Interactive Differential Expression Analysis Tool

Introduction

Differential gene expression analysis has become an increasingly popular tool in determining and viewing up and/or down experssed genes between two sets of samples. The goal of Differential gene expression analysis is to find genes or transcripts whose difference in expression, when accounting for the variance within condition, is higher than expected by chance. DESeq2 https://bioconductor.org/packages/release/bioc/html/DESeq2.html is an R package available via Bioconductor and is designed to normalize count data from high-throughput sequencing assays such as RNA-Seq and test for differential expression (Love et al. 2014). With multiple parameters such as padjust values, log fold changes, plot styles, and so on, altering plots created with your DE data can be a hassle as well as time consuming. The Differential Expression Browser uses DESeq2 coupled with shiny to produce real-time changes within your plot queries and allows for interactive browsing of your DESeq results. In addition to DESeq analysis, DEBrowser also offers a variety of other plots and analysis tools to help visualize your data even further.

Quick start

Before you start;

First, you will have to install R and/or RStudio. (On Fedora/Red Hat/CentOS, these packages have to be installed; openssl-devel, libxml2-devel, libcurl-devel, libpng-devel) Running these simple commands will launch the DEBrowser within your local machine:

# Installation instructions:
# 1. Install DEBrowser and its dependencies by running the lines below
# in R or RStudio.

source(“http://www.bioconductor.org/biocLite.R”)

biocLite("debrowser")

# 2. Load the library

library(DEBrowser)

# 3. Start DEBrowser

startDEBrowser()

Browsing your Data

Data via TSV file

Once you have the DEBrowser running, a page will load asking to choose a TSV file or to load the demo data. In order to run DESeq2, we are going to need gene quantifications for genes contained in a tab-seperated values (TSV) format.
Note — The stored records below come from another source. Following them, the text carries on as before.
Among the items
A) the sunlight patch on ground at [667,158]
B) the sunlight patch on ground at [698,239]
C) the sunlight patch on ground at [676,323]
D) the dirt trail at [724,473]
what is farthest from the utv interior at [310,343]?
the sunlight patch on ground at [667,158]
The file values must contain the gene, transcript(s), and the sample raw count values you wish to enter into DEBrowser.

It's important to note that if your rows contain duplicate gene names, DEBrowser will reject your TSV file. Please try to keep unique gene names.

IE:

genetranscriptexper_rep1exper_rep2control_rep1control_rep2
DQ714826uc007tfl.10.000.000.000.00
DQ551521uc008bml.10.000.000.000.00
AK028549uc011wpi.12.001.290.000.00

You can also view/use the demo data by clicking the 'Load Demo!' text as an example. For the case study demo data, feel free to download our case study demo files at http://bioinfo.umassmed.edu/pub/debrowser/advanced_demo.tsv or a simplified version http://bioinfo.umassmed.edu/pub/debrowser/simple_demo.tsv.

Data via JSON objects

DEBrowser also accepts JSON objects via hyperlink by following a few conversion steps.
First, using the API provided by Dolphin, we will convert a TSV file into a JSON object using this web api:

http://dolphin.umassmed.edu/public/api/

The Two parameters it accepts (and examples) are:

1. source=http://bioinfo.umassmed.edu/pub/debrowser/advanced_demo.tsv
2. format=JSON

Leaving you with a hyperlink for:

http://dolphin.umassmed.edu/public/api/?source=http://bioinfo.umassmed.edu/pub/debrowser/
advanced_demo.tsv&format=JSON

Next you will need to encode the url so you can pass it to the DEBrowser website. You can find multiple url encoders online, such as the one located at this web address: http://www.url-encode-decode.com/.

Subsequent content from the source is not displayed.